I will skim those four things before continuing this thread. Stand by.
Right. Done. So some background. Current law required telcos to keep records for two years of, basically, which customers used which IP addresses at a particular time; the sender, recipient, time, and size of emails and messages; time and duration for phone calls...
Law enforcement and intelligence agencies can access that data on their own say-so without a warrant. It just has to be approved by any officers above a certain rank — and there’s thousands of them.

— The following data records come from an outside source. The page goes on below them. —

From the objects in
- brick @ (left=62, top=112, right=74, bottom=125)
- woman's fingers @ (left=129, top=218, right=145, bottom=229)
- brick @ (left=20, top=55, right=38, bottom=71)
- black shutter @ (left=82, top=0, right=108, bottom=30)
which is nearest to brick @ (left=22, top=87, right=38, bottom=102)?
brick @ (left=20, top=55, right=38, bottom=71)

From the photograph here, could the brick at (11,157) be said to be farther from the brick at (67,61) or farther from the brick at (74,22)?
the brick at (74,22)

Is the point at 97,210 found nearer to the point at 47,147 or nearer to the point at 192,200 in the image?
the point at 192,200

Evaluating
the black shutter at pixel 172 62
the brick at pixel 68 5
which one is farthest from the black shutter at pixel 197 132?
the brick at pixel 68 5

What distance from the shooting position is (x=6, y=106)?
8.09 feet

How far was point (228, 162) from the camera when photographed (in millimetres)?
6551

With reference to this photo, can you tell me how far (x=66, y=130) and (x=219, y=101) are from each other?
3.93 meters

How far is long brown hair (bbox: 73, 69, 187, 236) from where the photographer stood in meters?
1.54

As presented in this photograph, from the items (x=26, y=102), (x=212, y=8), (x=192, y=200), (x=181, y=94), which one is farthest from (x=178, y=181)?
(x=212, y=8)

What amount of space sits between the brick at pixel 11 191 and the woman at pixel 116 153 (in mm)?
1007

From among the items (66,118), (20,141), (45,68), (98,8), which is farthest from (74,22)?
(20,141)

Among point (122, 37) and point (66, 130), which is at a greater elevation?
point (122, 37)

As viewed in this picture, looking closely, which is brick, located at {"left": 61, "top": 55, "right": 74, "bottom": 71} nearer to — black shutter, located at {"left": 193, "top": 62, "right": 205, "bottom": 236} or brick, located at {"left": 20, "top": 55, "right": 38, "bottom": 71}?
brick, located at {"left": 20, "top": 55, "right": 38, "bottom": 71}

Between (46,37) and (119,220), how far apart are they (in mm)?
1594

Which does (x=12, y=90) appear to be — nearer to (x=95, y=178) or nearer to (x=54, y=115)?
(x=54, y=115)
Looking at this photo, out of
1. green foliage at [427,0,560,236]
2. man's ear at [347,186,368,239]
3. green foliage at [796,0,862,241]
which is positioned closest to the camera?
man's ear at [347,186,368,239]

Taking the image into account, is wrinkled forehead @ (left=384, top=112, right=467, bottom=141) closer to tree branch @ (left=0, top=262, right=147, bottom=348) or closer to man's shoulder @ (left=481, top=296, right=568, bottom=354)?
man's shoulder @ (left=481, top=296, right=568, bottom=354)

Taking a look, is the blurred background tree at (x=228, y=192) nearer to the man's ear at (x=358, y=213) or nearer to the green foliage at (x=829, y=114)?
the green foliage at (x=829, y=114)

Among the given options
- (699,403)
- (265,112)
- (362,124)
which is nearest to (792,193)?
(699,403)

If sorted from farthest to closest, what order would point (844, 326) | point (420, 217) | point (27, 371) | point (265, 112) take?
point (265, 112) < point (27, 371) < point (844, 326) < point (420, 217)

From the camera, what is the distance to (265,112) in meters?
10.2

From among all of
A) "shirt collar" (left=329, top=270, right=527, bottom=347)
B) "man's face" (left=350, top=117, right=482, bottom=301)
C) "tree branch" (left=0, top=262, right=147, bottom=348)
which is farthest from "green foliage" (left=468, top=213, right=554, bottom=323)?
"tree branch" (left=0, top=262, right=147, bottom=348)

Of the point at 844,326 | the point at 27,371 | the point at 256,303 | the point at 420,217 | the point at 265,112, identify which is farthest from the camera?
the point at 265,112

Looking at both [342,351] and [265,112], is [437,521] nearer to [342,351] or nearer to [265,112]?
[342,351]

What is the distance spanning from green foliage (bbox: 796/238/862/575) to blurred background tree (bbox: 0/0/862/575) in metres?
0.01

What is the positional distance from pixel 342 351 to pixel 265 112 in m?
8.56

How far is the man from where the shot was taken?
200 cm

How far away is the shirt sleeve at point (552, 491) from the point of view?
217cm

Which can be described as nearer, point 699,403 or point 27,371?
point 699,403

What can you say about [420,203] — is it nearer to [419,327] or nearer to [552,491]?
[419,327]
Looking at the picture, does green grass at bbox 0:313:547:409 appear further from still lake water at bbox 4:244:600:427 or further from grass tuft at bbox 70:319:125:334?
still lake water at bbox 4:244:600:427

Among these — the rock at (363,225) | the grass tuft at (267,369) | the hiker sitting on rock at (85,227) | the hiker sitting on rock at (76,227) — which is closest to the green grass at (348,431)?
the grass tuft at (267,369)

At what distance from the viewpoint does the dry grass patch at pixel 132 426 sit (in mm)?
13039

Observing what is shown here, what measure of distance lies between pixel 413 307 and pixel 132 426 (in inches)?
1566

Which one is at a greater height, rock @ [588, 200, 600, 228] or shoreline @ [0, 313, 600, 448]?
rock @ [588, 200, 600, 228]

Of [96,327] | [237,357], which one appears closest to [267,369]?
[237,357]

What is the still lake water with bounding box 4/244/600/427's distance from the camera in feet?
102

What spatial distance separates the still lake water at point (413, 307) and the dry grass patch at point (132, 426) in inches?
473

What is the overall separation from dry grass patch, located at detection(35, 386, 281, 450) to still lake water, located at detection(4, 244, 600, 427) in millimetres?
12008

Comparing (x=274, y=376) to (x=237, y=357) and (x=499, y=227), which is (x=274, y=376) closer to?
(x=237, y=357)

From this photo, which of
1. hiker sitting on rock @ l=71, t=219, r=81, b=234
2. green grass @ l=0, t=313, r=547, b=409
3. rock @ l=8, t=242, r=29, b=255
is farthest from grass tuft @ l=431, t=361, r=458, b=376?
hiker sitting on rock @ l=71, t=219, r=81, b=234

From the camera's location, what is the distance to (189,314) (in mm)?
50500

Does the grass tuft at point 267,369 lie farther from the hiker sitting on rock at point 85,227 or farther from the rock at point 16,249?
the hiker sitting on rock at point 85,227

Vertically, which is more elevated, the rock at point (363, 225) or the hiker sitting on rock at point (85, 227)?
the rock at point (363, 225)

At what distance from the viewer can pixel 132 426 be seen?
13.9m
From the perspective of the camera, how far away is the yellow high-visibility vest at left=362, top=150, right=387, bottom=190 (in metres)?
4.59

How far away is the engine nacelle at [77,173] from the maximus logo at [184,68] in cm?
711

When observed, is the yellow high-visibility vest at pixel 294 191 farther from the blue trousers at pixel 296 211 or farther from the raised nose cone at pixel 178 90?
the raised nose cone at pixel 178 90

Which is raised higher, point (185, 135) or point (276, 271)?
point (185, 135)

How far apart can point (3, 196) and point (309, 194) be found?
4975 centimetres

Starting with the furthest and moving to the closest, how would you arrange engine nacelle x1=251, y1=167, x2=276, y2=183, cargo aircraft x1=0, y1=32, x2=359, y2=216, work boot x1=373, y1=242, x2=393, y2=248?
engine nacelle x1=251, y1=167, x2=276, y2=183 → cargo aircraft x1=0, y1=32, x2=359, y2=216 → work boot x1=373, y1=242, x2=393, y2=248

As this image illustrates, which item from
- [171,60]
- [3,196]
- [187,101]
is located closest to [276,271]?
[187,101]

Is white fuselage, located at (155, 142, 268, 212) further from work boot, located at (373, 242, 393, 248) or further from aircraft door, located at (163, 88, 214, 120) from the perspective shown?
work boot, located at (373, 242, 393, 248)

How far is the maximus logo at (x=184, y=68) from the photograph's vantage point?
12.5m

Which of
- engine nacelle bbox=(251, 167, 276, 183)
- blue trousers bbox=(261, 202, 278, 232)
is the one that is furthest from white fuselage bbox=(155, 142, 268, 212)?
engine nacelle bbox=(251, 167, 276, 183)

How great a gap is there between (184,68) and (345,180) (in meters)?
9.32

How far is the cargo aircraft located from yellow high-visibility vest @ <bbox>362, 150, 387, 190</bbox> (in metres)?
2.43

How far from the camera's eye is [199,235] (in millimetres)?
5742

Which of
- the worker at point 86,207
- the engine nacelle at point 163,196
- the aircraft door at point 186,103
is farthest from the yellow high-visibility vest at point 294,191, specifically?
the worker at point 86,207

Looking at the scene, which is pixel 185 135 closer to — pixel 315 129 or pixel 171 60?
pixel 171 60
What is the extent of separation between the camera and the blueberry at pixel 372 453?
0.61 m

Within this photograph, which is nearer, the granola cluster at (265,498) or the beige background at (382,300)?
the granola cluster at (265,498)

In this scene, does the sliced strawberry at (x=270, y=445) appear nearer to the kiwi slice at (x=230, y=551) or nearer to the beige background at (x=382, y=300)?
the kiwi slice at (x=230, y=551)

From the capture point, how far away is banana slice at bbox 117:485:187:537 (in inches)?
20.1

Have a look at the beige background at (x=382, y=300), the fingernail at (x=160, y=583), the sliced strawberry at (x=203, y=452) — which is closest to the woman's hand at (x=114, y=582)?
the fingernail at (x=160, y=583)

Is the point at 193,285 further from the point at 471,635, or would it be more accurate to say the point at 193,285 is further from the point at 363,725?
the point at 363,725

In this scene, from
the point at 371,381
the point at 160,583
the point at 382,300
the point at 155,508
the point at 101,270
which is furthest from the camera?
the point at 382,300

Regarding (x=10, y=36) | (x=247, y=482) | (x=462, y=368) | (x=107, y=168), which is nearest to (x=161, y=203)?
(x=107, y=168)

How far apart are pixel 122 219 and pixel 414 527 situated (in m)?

The one exception is if the person whose data is being requested is a journalist, in which case a Journalist Information Warrant is needed, from a judge or magistrate or AAT member and the like. This doesn’t work for two reasons.
1. Don’t bother getting a warrant for the journalist’s data. Get the data of all the people you think might have leaked to the journalist, and see if the journalist turns up in *their* data. Journalists had a last-minute sook and this half-arsed “protection” is what resulted.